O QUE SE PEDE.
Você pode prosseguir com o texto sobre o Ora 03 GT, começando logo após a última frase dele?

TRECHO DA FONTE.
═══
Diz o ditado que "o que os olhos não veem, o coração não sente". Mas isso pode soar apenas como uma meia verdade no caso do Ora 03 GT, versão mais cara e equipada do hatchback elétrico da GWM que chegou ao Brasil no ano passado. Sua mudança mais pronunciada em relação ao 03 Skin pode parecer apenas visual, mas há outras coisas importantes que não são visíveis ao primeiro olhar.
Passada a euforia com a chegada do BYD Dolphin e a nova realidade de carros elétricos compactos entre R$ 150 mil e R$ 200 mil mais modernos e equipados, a GWM lançou o Ora 03 no Brasil em duas versões, que se diferenciam basicamente pelo visual, acréscimo de equipamentos e, principalmente, pela bateria maior.
O Ora 03 é um dos modelos da Ora, divisão da GWM que vende apenas carros elétricos com nomes de gatos na China, lançado em outros mercados como Good Cat ou Funky Cat. Mesmo na versão de entrada, o elétrico já chama bastante a atenção nas ruas, mas este 03 GT vai além, com rodas de aparência mais esportiva, elementos de acabamento externo em vermelho, aerofólio traseiro destacado, para-choques dianteiro e traseiro mais agressivos, entre outros elementos.
═══
(Registros salvos)
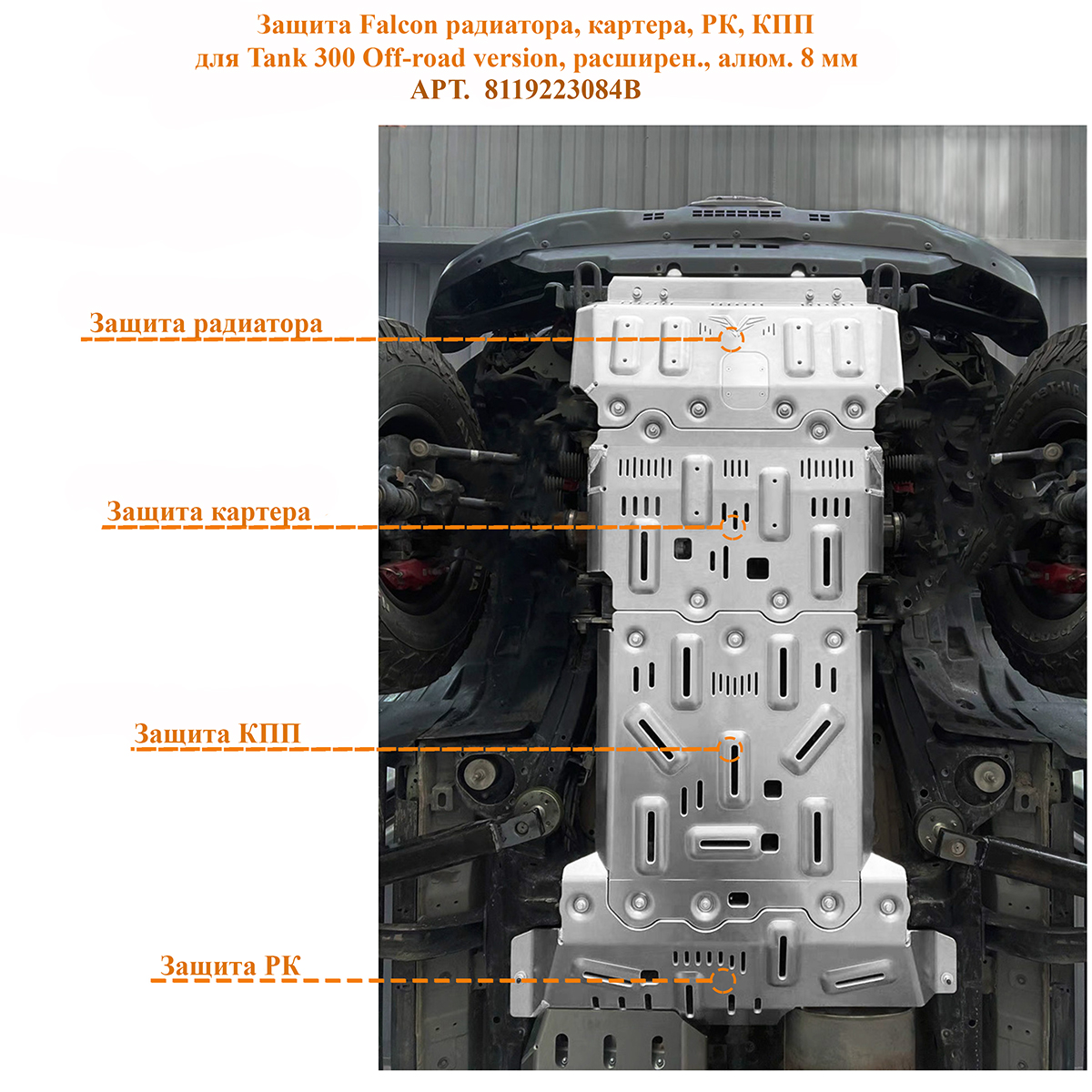 Защита Falcon радиатора, картера, РК, КПП
для Tank 300 Off-road version, расширен., алюм. 8 мм
АРТ. 8119223084B

Защита радиатора

Защита картера

Защита КПП

Защита РК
═══
RESPOSTA DO EXERCÍCIO.
Como já destacamos em outras ocasiões, o visual se caracteriza pelas linhas arredondas e elegantes, ao menos para mim. Essa mistura de estilos, que pode até lembrar outros modelos como Mini ou Porsche, no conjunto da obra agrada bastante, principalmente ao vivo, com o carro elétrico chamando a atenção por onde passa.
Apesar de ser chamado muitas vezes de compacto, o Ora 03 é mais que isso: são 4,25 metros de comprimento, 1,63 metro de altura, 1,84 metro de largura e honestos 2,65 metros de distância entre-eixos, números que o colocariam há alguns anos no mesmo terreno dos nossos conhecidos (e finados) hatches médios.
O espaço interno é bem honesto considerando o seu porte. É melhor ainda na dianteira, com um espaço decente para as pernas do motorista e passageiro e um pouco menos para a cabeça, por conta do teto panorâmico quando comparado ao 03 Skin, mas nada que desabone.
Todas as versões da linha Ora 03 vem equipados com itens como central multimídia de 10,25" com Android Auto e Apple CarPlay sem fio, painel de instrumentos digital de 10,25", câmera 360°, sete airbags, frenagem autônoma de emergência, controle de cruzeiro adaptativo, assistente de ponto cego, sistema de som com seis alto-falantes e mais.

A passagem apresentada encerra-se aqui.